Pregnancy And Lactation
Pregnancy

There are no studies of etidronate use during pregnancy. It is prudent to avoid using etidronate during pregnancy unless the potential benefit to the mother justifies any possible risk to the fetus.[28655] Bisphosphonates are incorporated into the bone matrix, from which they are gradually released over a period of years. The amount of bisphosphonate incorporated into adult bone, and hence, the amount available for release back into the systemic circulation, is directly related to the dose and duration of bisphosphonate use. There are no data on fetal risk in humans. However, there is a theoretical risk of fetal harm (predominantly skeletal) if a woman becomes pregnant after completing a course of bisphosphonate therapy. The impact of variables such as time between cessation of bisphosphonate therapy to conception, the particular bisphosphonate used, and the route of administration (intravenous versus oral) on the risk has not been studied. Bisphosphonates do cause fetal harm (predominantly skeletal) in animals, suggesting the uptake of bisphosphonates into fetal bone is greater than into maternal bone. Animal reproductive studies indicate etidronate causes multiple fetal abnormalities in rat and rabbit offspring as well as maternal toxicity, including decreased body weight, protracted parturition due to maternal hypocalcemia, and maternal death.[28655] A single case reports the use of 2 doses of etidronate administered directly to a fetus via percutaneous injection into the umbilical vein during week 28 of gestation; the infant was diagnosed with idiopathic arterial calcification of infancy. One week later, the infant was born (29 weeks gestation) because of fetal distress. The infant continued to receive etidronate for several months after birth but died at 7.5 months of life despite aggressive medical care.
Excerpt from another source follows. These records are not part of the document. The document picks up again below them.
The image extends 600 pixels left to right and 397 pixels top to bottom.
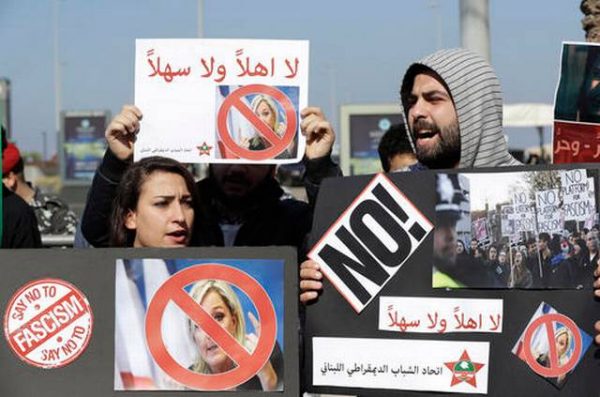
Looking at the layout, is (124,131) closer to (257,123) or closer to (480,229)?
(257,123)

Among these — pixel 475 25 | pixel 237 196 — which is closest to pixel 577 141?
pixel 237 196

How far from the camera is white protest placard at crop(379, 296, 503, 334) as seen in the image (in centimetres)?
363

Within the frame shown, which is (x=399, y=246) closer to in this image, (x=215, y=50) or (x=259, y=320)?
(x=259, y=320)

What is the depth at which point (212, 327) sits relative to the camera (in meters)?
3.65

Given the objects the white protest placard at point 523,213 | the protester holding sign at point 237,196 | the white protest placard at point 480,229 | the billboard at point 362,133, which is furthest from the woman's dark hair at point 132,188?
the billboard at point 362,133

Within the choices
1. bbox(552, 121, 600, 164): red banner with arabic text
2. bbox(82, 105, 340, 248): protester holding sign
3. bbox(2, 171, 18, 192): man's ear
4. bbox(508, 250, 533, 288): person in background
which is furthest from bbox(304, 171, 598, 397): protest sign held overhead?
bbox(2, 171, 18, 192): man's ear

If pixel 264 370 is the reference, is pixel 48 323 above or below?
above

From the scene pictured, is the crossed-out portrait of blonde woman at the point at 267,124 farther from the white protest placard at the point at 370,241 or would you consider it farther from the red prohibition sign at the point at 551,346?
the red prohibition sign at the point at 551,346

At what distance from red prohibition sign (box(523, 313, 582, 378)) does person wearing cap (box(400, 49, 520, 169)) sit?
22.0 inches

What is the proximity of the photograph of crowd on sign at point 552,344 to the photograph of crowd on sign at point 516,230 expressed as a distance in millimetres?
93

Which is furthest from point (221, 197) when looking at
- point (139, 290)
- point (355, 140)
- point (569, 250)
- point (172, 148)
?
point (355, 140)

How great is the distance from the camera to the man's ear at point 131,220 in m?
3.96

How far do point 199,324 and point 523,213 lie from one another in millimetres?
957

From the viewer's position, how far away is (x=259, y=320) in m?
3.63
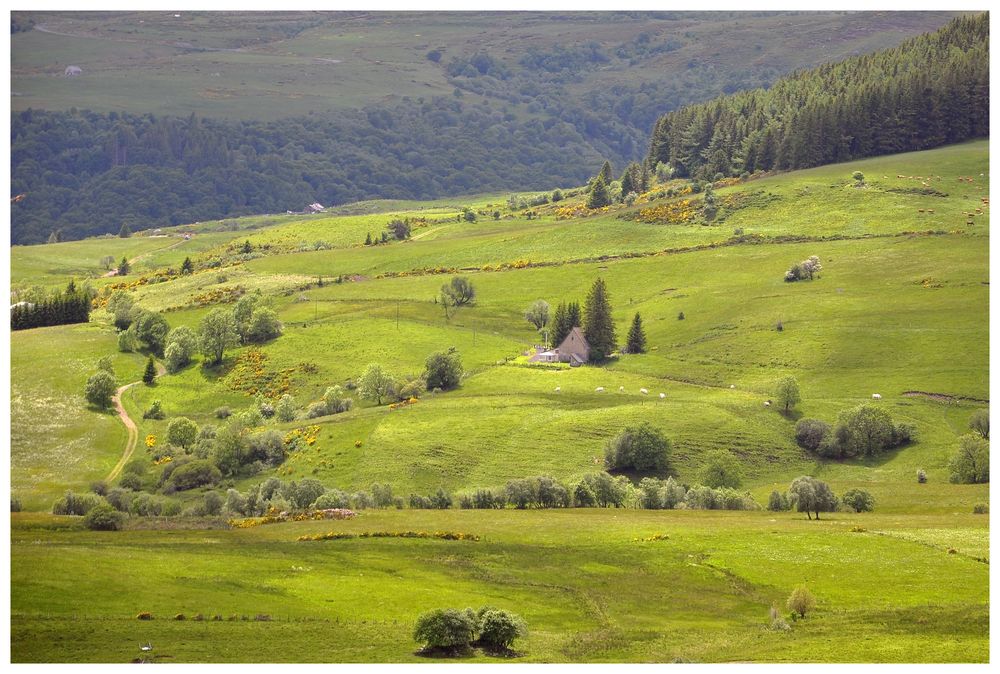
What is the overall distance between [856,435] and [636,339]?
1447 inches

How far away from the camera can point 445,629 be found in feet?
177

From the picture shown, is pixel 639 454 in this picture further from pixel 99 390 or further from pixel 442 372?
pixel 99 390

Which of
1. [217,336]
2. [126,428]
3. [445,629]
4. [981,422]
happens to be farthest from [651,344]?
[445,629]

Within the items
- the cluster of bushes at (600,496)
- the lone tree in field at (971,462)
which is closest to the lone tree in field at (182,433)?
the cluster of bushes at (600,496)

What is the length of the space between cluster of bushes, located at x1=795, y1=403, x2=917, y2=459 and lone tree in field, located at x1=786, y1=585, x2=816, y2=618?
170ft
As detected via X-rays during treatment with etidronate, the infant had severe growth plate malformations (mimicking rickets) that may have been caused by continued etidronate therapy; the data could not indicate that the fetal distress/prematurity was caused by etidronate.[32896]

Use etidronate with caution during breast-feeding. It is not known whether this drug is excreted in human milk. There are no data regarding the effect of the drug on the breastfed infant or breastmilk composition. Consider the benefits of breast-feeding, the risk of potential infant drug exposure, and the risk of an untreated or inadequately treated condition.